**ACTIVITY:** An exact copy of the lines of the listing below between the "Stomp 140cc pitbike mint condition" line and the "Club sandwich au" line, both included, is the whole answer; please omit the pictures.

**PROVIDED MATERIAL:**

# # # #

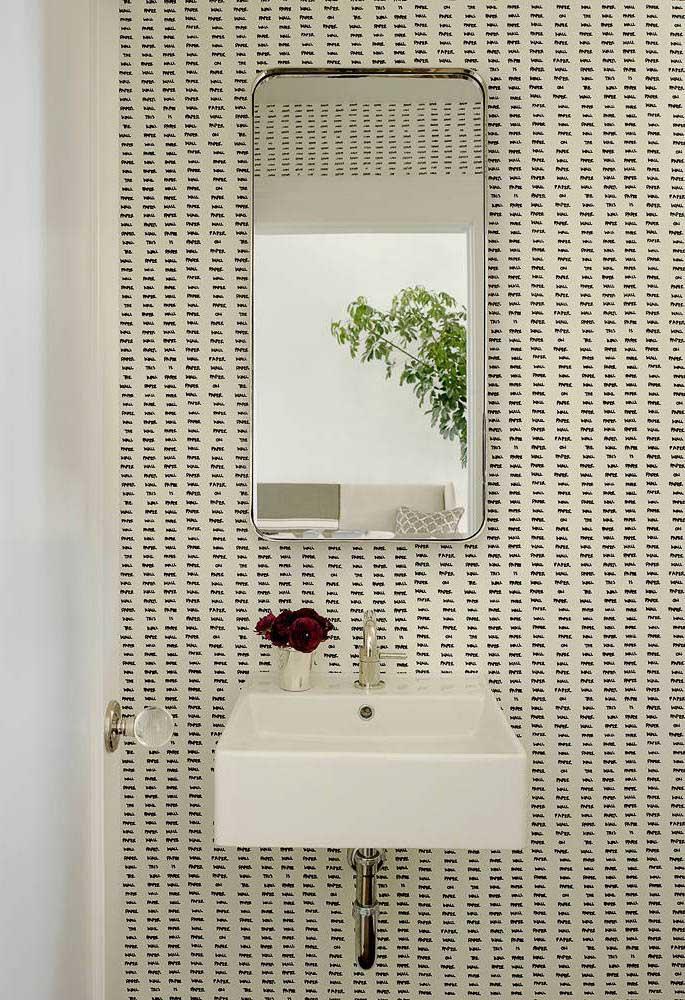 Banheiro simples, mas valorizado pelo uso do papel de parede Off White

# # # #

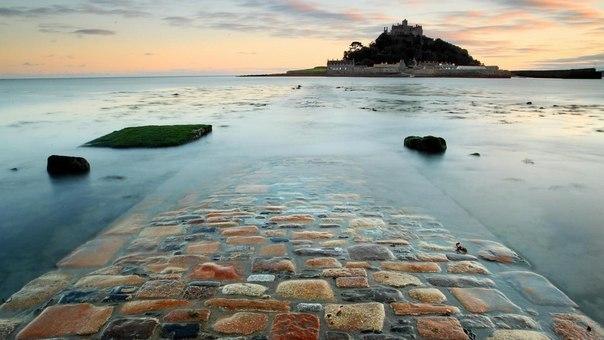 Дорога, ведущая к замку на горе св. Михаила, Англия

# # # #

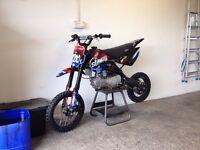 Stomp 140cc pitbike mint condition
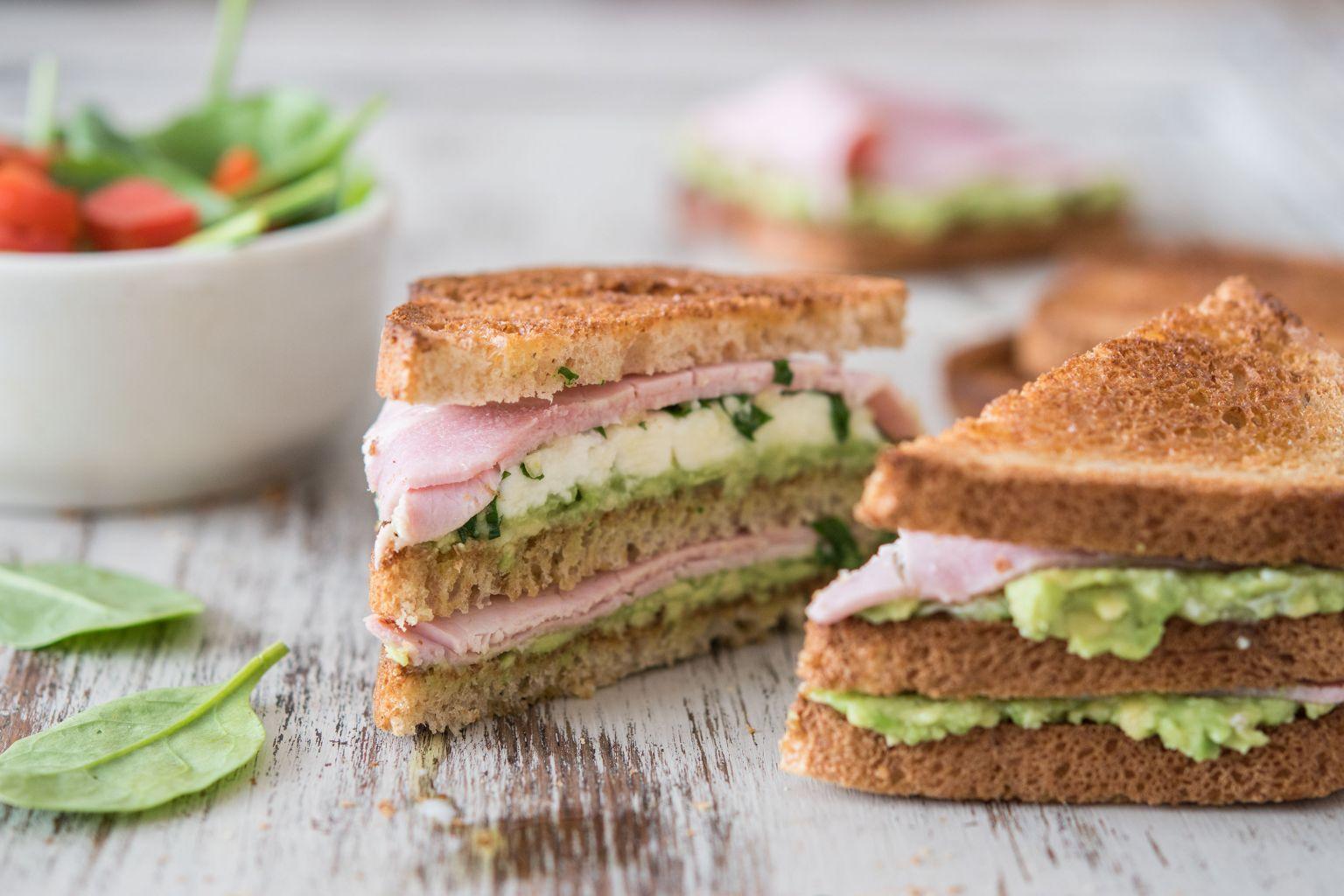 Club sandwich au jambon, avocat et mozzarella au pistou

# # # #

**ANSWER SPACE:**
 Stomp 140cc pitbike mint condition
 Club sandwich au jambon, avocat et mozzarella au pistou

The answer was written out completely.